Publication Date : 31-07-2012

 

Responding to the damning reports from the Indonesian Commission on Human Rights (Komnas HAM) stating that the 1965 anti-communist purge and the early 1980s killings are gross violations of human rights, lawmakers have suggested that the public should just forgive and forget the atrocities.

A member of House of Representatives' Commission III overseeing legal affairs, Nudirman Munir said that the best solution to solving past rights abuses was burying them.

"If we keep opening up old wounds we will not be able to move on and look to the future," Munir said in a discussion yesterday.

Munir said that revisiting past rights abuses was akin to opening a Pandora's Box.

"Better let bygones be bygones," Munir of the Golkar party said.

Munir said that rather than dwelling on the past, Komnas HAM should just focus on current rights abuses like the killings in Mesuji in Lampung and random shootings in Papua.

In its reports released last week, Komnas HAM deemed the 1965 anti-communist purge and the 1981-1984 shootings gross violations of human rights.

Komnas HAM then issued a recommendation that the government form a Commission for Truth and Reconciliation.

The Attorney General's Office (AGO) should be instructed to launch an investigation of the cases and rehabilitate the victims' rights, especially members of the Indonesian Communist Party (PKI) whose rights as citizens have been violated for years.

Deputy House speaker Priyo Budi Santoso recently said that digging up the past would only cause negative reactions.

"Revealing the historical facts will not solve the problem.

"If we keep on trying to unearth them, we will end up attempting to solve the massacre in the era of Ken Arok [a Javanese king in the 13th century]," Santoso said.

Survivors of the 1965 anti-communist purge have filed a complaint against Santoso to the House ethics council.

House Speaker Marzuki Alie said that he had very little knowledge of the anti-communist purge.

"I have never studied either the case or the legal aspects of it," he said.

Alie shared the opinion of his fellow lawmakers that reopening the case would be counterproductive.

"It's almost half a century ago.

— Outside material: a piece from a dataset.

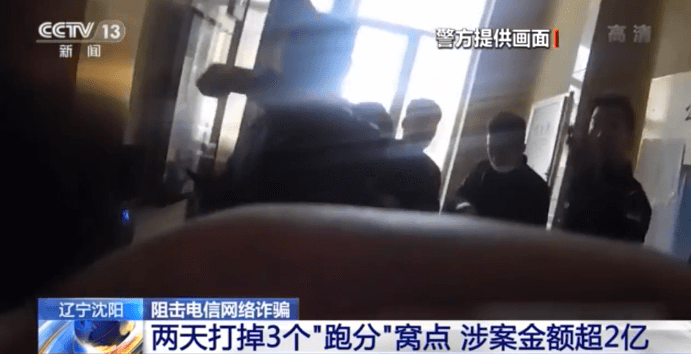 “跑分”“菜商”“水房” 電信詐騙黑話大揭秘！
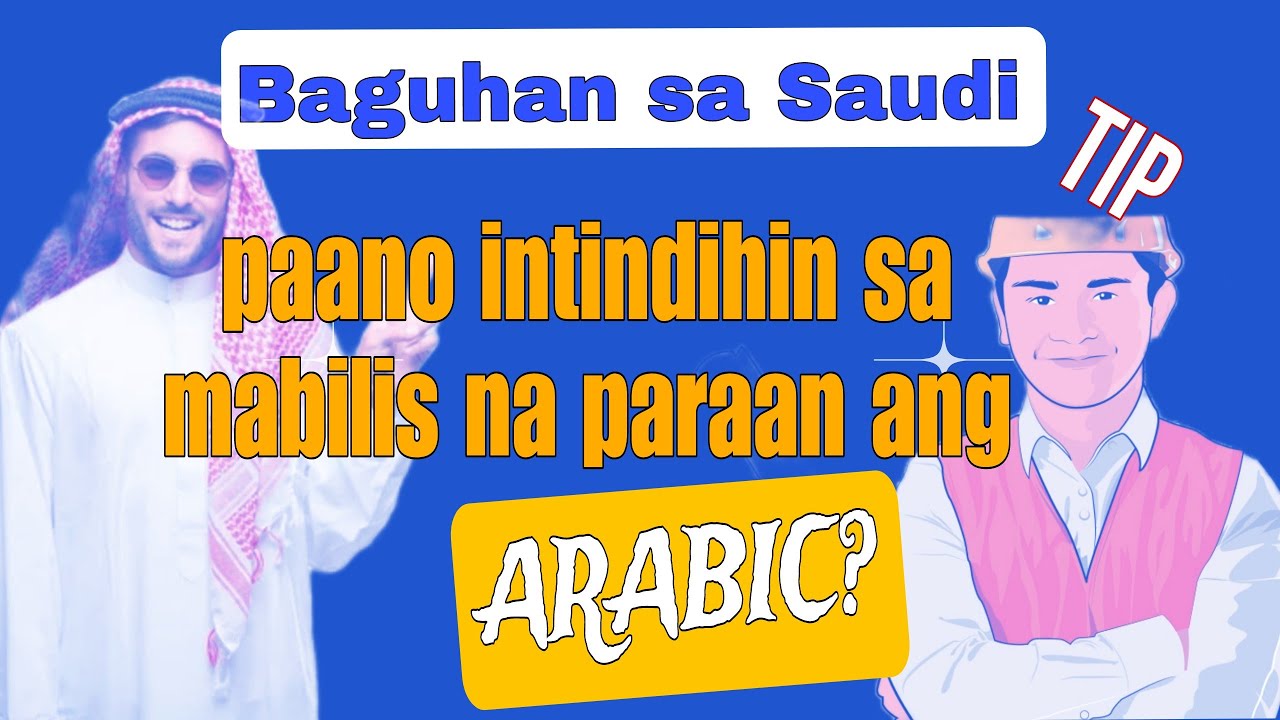 Simple lang intindihin ang salitang Arabic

Do we really needed to look that far back?" he said.

Alie also said that the government need to decide first the nature of the subject.

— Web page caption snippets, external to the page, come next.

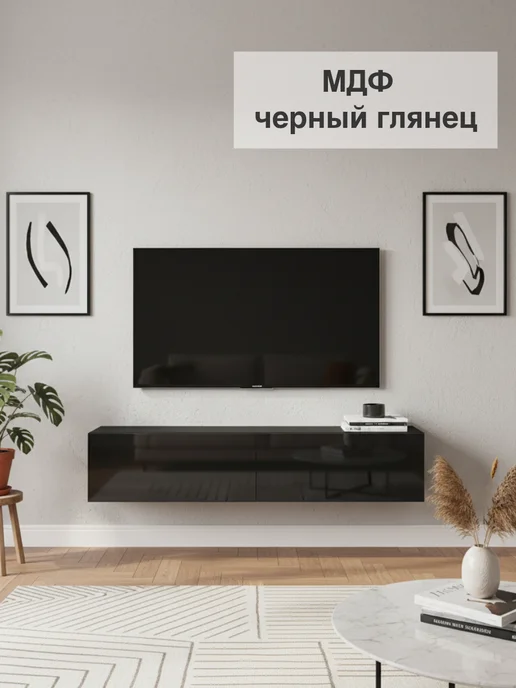 Тумба под телевизор подвесная 105 см Черный 1 модуль, черный, фото 2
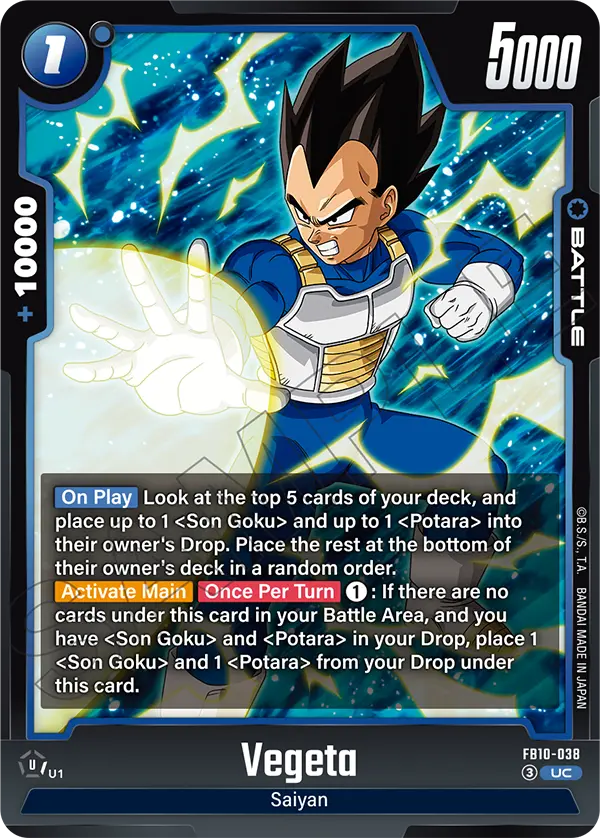 FB10-038 Vegeta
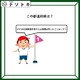 クイズです！「優勝以外したことがない都道府県って？」男の子のセリフを考えてみよう【難易度LV２.・甘口】 画像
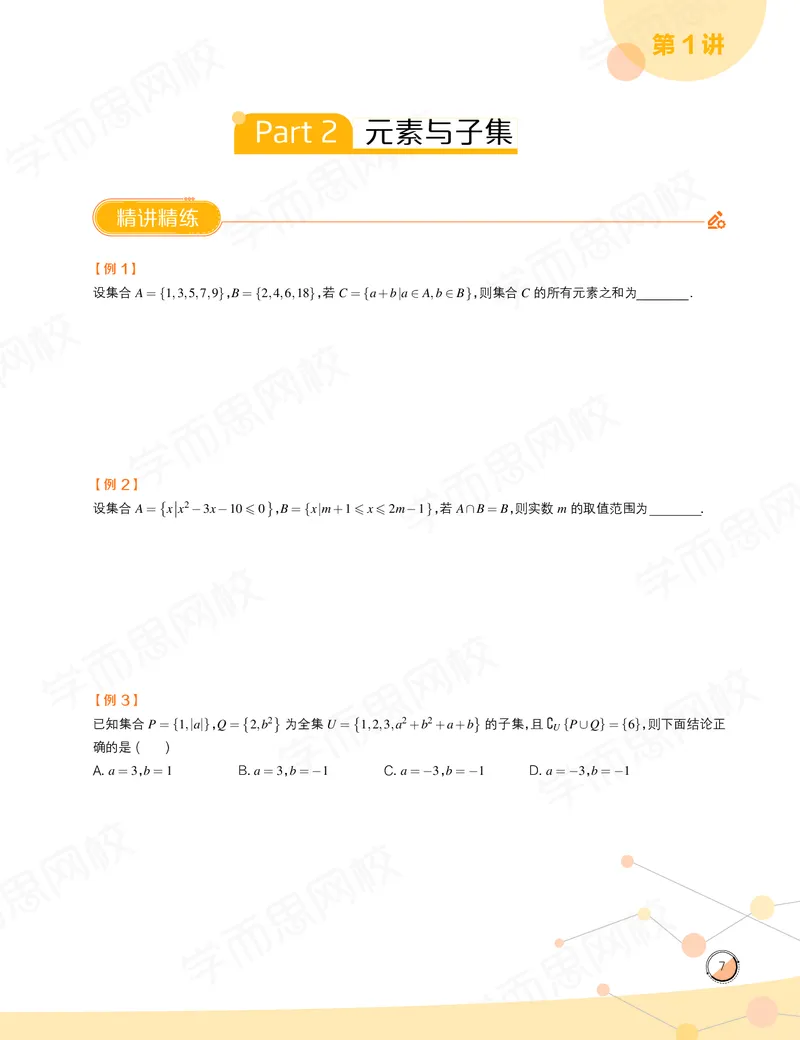 《讲义春上高一数学直播目标竞赛班（一试-冲刺）-8c160317a13b_学而思高一全套_2020年春季高一_春季目标竞赛班高一数学直播班（一试-冲刺）16讲邹林强已完结16讲》第9页预览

"The 1965 communist coup was considered a mutiny and the government at that time needed to crush it. We have to be clear if it was truly a human rights violation," he said.

Separately, the People's Consultative Assembly (MPR) deputy chairman, Lukman Hakim said that President Susilo Bambang Yudhoyono should immediately set up a task force to study the Komnas HAM reports.

"The task force will decide which cases should go to court," he said. Hakim added that the government could authorise the establishment of an ad-hoc tribunal if there was enough evidence.

Indonesian Institute of Sciences historian Asvi Warman Adam said the country still had a long way to go before reaching a closure on past rights abuse cases, in spite of the Komnas HAM findings.

"The discussion about establishing a Commission for Truth and Reconciliation has been going on since 1999 but it took five years for the House to produce the law," he said.